* _DIRECTIONS_
An exact copy of the entries below is the expected answer.

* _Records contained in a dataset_
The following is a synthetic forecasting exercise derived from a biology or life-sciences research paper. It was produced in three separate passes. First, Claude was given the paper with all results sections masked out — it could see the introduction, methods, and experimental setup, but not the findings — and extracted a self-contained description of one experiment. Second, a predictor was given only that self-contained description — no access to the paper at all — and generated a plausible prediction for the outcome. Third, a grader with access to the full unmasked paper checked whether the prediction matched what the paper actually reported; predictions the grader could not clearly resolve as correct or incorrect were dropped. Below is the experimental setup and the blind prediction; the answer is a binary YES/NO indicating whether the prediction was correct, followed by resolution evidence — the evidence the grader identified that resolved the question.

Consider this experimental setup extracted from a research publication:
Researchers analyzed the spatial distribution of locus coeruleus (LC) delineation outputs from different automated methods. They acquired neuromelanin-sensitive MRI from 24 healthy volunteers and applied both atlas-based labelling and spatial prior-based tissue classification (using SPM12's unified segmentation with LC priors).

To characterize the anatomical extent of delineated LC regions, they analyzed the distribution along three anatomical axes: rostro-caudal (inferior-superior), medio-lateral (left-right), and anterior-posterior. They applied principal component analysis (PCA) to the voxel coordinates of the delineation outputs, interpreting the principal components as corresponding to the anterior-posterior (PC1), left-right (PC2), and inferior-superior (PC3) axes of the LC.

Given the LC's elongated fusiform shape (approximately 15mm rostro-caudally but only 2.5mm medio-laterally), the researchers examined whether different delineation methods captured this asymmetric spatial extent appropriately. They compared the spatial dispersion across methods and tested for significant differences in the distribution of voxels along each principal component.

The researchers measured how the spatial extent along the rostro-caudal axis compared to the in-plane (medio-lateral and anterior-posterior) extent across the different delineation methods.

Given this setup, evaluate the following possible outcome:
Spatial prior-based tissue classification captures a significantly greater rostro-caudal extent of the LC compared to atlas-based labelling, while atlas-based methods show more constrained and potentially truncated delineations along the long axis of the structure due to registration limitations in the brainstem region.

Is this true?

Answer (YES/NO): NO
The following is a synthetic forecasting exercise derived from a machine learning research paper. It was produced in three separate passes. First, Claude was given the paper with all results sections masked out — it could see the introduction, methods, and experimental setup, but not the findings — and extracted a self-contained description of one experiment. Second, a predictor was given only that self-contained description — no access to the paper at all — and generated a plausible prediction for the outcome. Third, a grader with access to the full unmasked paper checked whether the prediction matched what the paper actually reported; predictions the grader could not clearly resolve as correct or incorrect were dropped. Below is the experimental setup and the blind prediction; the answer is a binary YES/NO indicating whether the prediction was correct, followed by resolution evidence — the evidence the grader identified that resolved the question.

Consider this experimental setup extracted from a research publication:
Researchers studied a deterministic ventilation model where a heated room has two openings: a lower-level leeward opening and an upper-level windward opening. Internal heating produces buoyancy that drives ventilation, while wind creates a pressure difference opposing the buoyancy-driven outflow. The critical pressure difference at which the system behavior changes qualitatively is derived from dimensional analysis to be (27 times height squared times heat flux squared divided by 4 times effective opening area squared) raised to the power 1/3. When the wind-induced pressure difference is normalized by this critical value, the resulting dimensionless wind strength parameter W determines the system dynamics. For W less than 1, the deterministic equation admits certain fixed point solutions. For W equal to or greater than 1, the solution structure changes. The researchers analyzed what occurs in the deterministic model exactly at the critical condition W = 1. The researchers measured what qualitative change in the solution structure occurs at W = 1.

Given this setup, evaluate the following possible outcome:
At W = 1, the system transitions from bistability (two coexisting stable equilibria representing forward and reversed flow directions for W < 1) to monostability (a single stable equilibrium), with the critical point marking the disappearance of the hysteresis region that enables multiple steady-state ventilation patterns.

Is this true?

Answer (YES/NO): NO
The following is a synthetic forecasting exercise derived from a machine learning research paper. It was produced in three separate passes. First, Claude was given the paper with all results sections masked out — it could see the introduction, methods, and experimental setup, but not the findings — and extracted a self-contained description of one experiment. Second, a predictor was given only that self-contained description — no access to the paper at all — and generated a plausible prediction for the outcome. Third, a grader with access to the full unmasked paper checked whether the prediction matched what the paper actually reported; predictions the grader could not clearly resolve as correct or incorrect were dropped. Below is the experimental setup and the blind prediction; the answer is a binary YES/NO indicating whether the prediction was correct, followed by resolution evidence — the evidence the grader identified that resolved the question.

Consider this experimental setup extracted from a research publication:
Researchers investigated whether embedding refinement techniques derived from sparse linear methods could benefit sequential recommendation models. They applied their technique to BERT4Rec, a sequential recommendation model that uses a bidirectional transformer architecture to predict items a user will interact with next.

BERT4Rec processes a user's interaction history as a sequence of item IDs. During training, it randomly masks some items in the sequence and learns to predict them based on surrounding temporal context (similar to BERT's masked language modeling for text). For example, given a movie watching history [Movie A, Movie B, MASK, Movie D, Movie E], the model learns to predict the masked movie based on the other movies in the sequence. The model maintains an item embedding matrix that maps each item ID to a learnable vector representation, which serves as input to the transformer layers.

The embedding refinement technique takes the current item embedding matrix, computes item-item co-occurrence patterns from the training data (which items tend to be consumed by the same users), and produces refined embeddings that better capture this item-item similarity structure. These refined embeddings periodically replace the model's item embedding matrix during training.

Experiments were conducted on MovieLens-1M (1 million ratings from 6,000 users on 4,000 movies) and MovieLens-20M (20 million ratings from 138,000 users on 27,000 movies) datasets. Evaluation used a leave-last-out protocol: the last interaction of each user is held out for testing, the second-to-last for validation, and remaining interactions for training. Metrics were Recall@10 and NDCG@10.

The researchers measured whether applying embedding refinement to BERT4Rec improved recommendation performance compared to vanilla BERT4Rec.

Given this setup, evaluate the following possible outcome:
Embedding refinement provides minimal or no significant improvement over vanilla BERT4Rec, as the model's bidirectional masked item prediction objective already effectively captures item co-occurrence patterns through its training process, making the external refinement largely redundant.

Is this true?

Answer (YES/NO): NO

* _FINISHED EXERCISE_
The following is a synthetic forecasting exercise derived from a biology or life-sciences research paper. It was produced in three separate passes. First, Claude was given the paper with all results sections masked out — it could see the introduction, methods, and experimental setup, but not the findings — and extracted a self-contained description of one experiment. Second, a predictor was given only that self-contained description — no access to the paper at all — and generated a plausible prediction for the outcome. Third, a grader with access to the full unmasked paper checked whether the prediction matched what the paper actually reported; predictions the grader could not clearly resolve as correct or incorrect were dropped. Below is the experimental setup and the blind prediction; the answer is a binary YES/NO indicating whether the prediction was correct, followed by resolution evidence — the evidence the grader identified that resolved the question.

Consider this experimental setup extracted from a research publication:
Researchers analyzed the spatial distribution of locus coeruleus (LC) delineation outputs from different automated methods. They acquired neuromelanin-sensitive MRI from 24 healthy volunteers and applied both atlas-based labelling and spatial prior-based tissue classification (using SPM12's unified segmentation with LC priors).

To characterize the anatomical extent of delineated LC regions, they analyzed the distribution along three anatomical axes: rostro-caudal (inferior-superior), medio-lateral (left-right), and anterior-posterior. They applied principal component analysis (PCA) to the voxel coordinates of the delineation outputs, interpreting the principal components as corresponding to the anterior-posterior (PC1), left-right (PC2), and inferior-superior (PC3) axes of the LC.

Given the LC's elongated fusiform shape (approximately 15mm rostro-caudally but only 2.5mm medio-laterally), the researchers examined whether different delineation methods captured this asymmetric spatial extent appropriately. They compared the spatial dispersion across methods and tested for significant differences in the distribution of voxels along each principal component.

The researchers measured how the spatial extent along the rostro-caudal axis compared to the in-plane (medio-lateral and anterior-posterior) extent across the different delineation methods.

Given this setup, evaluate the following possible outcome:
Spatial prior-based tissue classification captures a significantly greater rostro-caudal extent of the LC compared to atlas-based labelling, while atlas-based methods show more constrained and potentially truncated delineations along the long axis of the structure due to registration limitations in the brainstem region.

Is this true?

Answer (YES/NO): NO
The following is a synthetic forecasting exercise derived from a machine learning research paper. It was produced in three separate passes. First, Claude was given the paper with all results sections masked out — it could see the introduction, methods, and experimental setup, but not the findings — and extracted a self-contained description of one experiment. Second, a predictor was given only that self-contained description — no access to the paper at all — and generated a plausible prediction for the outcome. Third, a grader with access to the full unmasked paper checked whether the prediction matched what the paper actually reported; predictions the grader could not clearly resolve as correct or incorrect were dropped. Below is the experimental setup and the blind prediction; the answer is a binary YES/NO indicating whether the prediction was correct, followed by resolution evidence — the evidence the grader identified that resolved the question.

Consider this experimental setup extracted from a research publication:
Researchers studied a deterministic ventilation model where a heated room has two openings: a lower-level leeward opening and an upper-level windward opening. Internal heating produces buoyancy that drives ventilation, while wind creates a pressure difference opposing the buoyancy-driven outflow. The critical pressure difference at which the system behavior changes qualitatively is derived from dimensional analysis to be (27 times height squared times heat flux squared divided by 4 times effective opening area squared) raised to the power 1/3. When the wind-induced pressure difference is normalized by this critical value, the resulting dimensionless wind strength parameter W determines the system dynamics. For W less than 1, the deterministic equation admits certain fixed point solutions. For W equal to or greater than 1, the solution structure changes. The researchers analyzed what occurs in the deterministic model exactly at the critical condition W = 1. The researchers measured what qualitative change in the solution structure occurs at W = 1.

Given this setup, evaluate the following possible outcome:
At W = 1, the system transitions from bistability (two coexisting stable equilibria representing forward and reversed flow directions for W < 1) to monostability (a single stable equilibrium), with the critical point marking the disappearance of the hysteresis region that enables multiple steady-state ventilation patterns.

Is this true?

Answer (YES/NO): NO
The following is a synthetic forecasting exercise derived from a machine learning research paper. It was produced in three separate passes. First, Claude was given the paper with all results sections masked out — it could see the introduction, methods, and experimental setup, but not the findings — and extracted a self-contained description of one experiment. Second, a predictor was given only that self-contained description — no access to the paper at all — and generated a plausible prediction for the outcome. Third, a grader with access to the full unmasked paper checked whether the prediction matched what the paper actually reported; predictions the grader could not clearly resolve as correct or incorrect were dropped. Below is the experimental setup and the blind prediction; the answer is a binary YES/NO indicating whether the prediction was correct, followed by resolution evidence — the evidence the grader identified that resolved the question.

Consider this experimental setup extracted from a research publication:
Researchers investigated whether embedding refinement techniques derived from sparse linear methods could benefit sequential recommendation models. They applied their technique to BERT4Rec, a sequential recommendation model that uses a bidirectional transformer architecture to predict items a user will interact with next.

BERT4Rec processes a user's interaction history as a sequence of item IDs. During training, it randomly masks some items in the sequence and learns to predict them based on surrounding temporal context (similar to BERT's masked language modeling for text). For example, given a movie watching history [Movie A, Movie B, MASK, Movie D, Movie E], the model learns to predict the masked movie based on the other movies in the sequence. The model maintains an item embedding matrix that maps each item ID to a learnable vector representation, which serves as input to the transformer layers.

The embedding refinement technique takes the current item embedding matrix, computes item-item co-occurrence patterns from the training data (which items tend to be consumed by the same users), and produces refined embeddings that better capture this item-item similarity structure. These refined embeddings periodically replace the model's item embedding matrix during training.

Experiments were conducted on MovieLens-1M (1 million ratings from 6,000 users on 4,000 movies) and MovieLens-20M (20 million ratings from 138,000 users on 27,000 movies) datasets. Evaluation used a leave-last-out protocol: the last interaction of each user is held out for testing, the second-to-last for validation, and remaining interactions for training. Metrics were Recall@10 and NDCG@10.

The researchers measured whether applying embedding refinement to BERT4Rec improved recommendation performance compared to vanilla BERT4Rec.

Given this setup, evaluate the following possible outcome:
Embedding refinement provides minimal or no significant improvement over vanilla BERT4Rec, as the model's bidirectional masked item prediction objective already effectively captures item co-occurrence patterns through its training process, making the external refinement largely redundant.

Is this true?

Answer (YES/NO): NO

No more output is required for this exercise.